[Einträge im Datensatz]
******

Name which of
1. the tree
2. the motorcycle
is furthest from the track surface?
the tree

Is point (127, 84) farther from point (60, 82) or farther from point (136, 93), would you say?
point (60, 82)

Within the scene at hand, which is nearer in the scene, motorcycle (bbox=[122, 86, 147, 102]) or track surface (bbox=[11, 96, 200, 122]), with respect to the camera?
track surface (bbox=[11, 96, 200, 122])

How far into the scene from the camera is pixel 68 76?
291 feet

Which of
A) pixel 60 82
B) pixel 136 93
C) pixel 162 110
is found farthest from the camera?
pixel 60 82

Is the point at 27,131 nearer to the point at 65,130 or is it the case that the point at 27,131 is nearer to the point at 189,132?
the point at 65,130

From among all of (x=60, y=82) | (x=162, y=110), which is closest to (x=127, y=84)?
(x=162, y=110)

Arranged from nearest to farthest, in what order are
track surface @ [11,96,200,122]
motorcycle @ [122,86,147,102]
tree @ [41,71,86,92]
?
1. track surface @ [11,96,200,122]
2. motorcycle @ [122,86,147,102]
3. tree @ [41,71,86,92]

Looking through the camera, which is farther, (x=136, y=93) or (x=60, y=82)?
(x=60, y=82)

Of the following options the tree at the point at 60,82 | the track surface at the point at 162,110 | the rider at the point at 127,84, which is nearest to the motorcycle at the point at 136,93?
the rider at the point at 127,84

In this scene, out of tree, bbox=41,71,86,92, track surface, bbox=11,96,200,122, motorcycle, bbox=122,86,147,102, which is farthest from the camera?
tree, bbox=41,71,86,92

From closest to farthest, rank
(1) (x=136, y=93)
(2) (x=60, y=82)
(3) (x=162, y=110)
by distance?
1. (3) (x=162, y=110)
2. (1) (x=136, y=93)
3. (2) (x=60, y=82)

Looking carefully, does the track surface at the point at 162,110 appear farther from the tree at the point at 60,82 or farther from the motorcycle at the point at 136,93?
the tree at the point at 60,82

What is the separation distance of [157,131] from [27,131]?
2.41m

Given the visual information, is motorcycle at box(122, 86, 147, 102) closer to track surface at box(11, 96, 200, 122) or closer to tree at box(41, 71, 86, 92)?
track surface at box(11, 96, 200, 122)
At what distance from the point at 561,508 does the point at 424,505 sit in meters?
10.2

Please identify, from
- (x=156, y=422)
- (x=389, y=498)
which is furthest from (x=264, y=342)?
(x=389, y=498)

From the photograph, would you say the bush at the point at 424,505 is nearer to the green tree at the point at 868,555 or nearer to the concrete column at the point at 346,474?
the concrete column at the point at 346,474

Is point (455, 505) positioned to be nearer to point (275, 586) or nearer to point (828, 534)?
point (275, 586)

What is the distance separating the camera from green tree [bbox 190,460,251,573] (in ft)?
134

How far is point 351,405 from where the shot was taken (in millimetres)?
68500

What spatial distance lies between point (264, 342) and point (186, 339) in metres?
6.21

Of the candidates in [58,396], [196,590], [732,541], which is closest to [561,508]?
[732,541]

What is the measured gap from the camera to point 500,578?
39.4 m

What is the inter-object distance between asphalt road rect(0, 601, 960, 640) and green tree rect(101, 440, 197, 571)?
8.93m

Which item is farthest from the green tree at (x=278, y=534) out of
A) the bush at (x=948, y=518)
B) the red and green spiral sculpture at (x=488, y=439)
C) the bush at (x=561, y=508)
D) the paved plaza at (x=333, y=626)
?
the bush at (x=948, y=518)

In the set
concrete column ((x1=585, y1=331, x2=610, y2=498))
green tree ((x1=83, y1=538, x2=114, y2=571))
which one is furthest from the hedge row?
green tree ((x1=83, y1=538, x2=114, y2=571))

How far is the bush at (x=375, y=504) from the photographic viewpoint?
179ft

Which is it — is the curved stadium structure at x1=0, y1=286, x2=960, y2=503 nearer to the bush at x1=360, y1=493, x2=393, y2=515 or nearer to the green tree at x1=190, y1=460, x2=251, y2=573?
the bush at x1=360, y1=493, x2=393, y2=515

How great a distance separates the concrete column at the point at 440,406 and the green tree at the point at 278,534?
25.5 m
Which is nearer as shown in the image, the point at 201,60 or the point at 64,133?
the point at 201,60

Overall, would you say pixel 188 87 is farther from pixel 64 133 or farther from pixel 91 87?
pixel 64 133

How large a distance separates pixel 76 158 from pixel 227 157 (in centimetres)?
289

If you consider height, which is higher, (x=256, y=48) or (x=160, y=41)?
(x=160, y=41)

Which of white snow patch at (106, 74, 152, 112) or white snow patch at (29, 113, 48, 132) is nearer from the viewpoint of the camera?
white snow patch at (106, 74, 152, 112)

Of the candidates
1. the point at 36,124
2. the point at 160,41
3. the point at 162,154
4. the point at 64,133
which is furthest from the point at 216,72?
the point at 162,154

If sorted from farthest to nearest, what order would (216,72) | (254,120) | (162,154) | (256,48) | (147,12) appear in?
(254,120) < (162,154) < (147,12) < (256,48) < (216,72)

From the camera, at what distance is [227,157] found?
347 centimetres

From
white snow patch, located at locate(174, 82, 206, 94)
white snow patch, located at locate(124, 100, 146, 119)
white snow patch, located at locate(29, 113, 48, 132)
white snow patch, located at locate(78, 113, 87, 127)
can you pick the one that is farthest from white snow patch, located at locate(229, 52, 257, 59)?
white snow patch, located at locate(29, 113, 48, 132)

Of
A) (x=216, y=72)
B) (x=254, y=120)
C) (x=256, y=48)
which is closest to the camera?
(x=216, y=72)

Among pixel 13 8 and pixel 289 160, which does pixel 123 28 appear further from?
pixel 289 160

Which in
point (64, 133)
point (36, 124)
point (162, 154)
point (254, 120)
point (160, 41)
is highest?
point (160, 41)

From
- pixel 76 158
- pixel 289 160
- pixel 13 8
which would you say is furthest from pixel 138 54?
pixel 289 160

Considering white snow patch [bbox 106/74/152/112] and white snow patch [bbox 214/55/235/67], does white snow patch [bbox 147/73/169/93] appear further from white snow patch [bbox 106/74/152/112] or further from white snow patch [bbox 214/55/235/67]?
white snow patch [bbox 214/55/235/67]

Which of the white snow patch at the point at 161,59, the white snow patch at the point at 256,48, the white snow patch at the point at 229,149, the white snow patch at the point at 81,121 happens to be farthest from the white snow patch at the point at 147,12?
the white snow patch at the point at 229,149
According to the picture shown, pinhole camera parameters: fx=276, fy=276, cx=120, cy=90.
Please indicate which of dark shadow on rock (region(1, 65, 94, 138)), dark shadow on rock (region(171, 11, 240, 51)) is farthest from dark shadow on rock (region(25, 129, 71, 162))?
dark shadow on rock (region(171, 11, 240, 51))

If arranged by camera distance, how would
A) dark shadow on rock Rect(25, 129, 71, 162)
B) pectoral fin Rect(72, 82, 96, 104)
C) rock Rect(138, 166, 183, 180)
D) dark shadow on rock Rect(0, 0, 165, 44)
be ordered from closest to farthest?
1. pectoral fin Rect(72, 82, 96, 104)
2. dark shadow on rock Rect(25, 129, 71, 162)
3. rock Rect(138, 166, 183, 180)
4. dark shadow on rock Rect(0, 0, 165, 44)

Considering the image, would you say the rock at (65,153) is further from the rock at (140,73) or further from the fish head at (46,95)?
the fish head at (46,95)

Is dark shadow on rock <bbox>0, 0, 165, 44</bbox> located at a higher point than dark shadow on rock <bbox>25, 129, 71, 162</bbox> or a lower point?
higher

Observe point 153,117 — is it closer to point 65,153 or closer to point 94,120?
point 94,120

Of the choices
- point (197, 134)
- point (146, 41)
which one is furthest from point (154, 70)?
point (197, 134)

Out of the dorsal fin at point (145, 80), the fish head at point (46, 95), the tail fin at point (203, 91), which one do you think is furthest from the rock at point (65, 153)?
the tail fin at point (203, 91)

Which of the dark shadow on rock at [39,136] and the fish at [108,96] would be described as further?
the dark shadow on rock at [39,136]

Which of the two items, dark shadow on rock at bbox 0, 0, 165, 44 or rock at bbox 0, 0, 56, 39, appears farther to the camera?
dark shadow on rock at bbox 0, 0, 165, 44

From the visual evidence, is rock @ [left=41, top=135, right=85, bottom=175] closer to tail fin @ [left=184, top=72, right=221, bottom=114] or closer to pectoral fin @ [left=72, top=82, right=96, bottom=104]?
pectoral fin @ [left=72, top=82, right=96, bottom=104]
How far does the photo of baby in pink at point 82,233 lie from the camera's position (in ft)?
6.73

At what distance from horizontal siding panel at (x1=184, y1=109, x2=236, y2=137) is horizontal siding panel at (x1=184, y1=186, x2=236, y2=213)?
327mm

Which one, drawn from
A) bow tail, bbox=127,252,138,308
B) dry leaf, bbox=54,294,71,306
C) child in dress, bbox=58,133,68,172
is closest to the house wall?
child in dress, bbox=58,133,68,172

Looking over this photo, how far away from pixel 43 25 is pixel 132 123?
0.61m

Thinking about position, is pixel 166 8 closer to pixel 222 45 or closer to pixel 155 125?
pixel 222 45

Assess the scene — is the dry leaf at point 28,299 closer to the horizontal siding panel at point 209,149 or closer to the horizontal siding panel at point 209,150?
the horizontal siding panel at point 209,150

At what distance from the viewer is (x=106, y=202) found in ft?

******

AUFGABE: Gib alles vom Anfang der Daten bis hinunter zur Zeile mit "3. (2) (x=60, y=82)" Wort für Wort wieder, beide Enden eingeschlossen.

ERGEBNIS:
Name which of
1. the tree
2. the motorcycle
is furthest from the track surface?
the tree

Is point (127, 84) farther from point (60, 82) or farther from point (136, 93), would you say?
point (60, 82)

Within the scene at hand, which is nearer in the scene, motorcycle (bbox=[122, 86, 147, 102]) or track surface (bbox=[11, 96, 200, 122]), with respect to the camera?
track surface (bbox=[11, 96, 200, 122])

How far into the scene from the camera is pixel 68 76?
291 feet

Which of
A) pixel 60 82
B) pixel 136 93
C) pixel 162 110
is found farthest from the camera?
pixel 60 82

Is the point at 27,131 nearer to the point at 65,130 or is it the case that the point at 27,131 is nearer to the point at 189,132?
the point at 65,130

From among all of (x=60, y=82) | (x=162, y=110), which is closest to (x=127, y=84)?
(x=162, y=110)

Arranged from nearest to farthest, in what order are
track surface @ [11,96,200,122]
motorcycle @ [122,86,147,102]
tree @ [41,71,86,92]
?
1. track surface @ [11,96,200,122]
2. motorcycle @ [122,86,147,102]
3. tree @ [41,71,86,92]

Looking through the camera, which is farther, (x=136, y=93) or (x=60, y=82)?
(x=60, y=82)

Of the following options the tree at the point at 60,82 | the track surface at the point at 162,110 | the rider at the point at 127,84, which is nearest to the motorcycle at the point at 136,93?
the rider at the point at 127,84

In this scene, out of tree, bbox=41,71,86,92, track surface, bbox=11,96,200,122, motorcycle, bbox=122,86,147,102, which is farthest from the camera?
tree, bbox=41,71,86,92

From closest to farthest, rank
(1) (x=136, y=93)
(2) (x=60, y=82)
(3) (x=162, y=110)
by distance?
1. (3) (x=162, y=110)
2. (1) (x=136, y=93)
3. (2) (x=60, y=82)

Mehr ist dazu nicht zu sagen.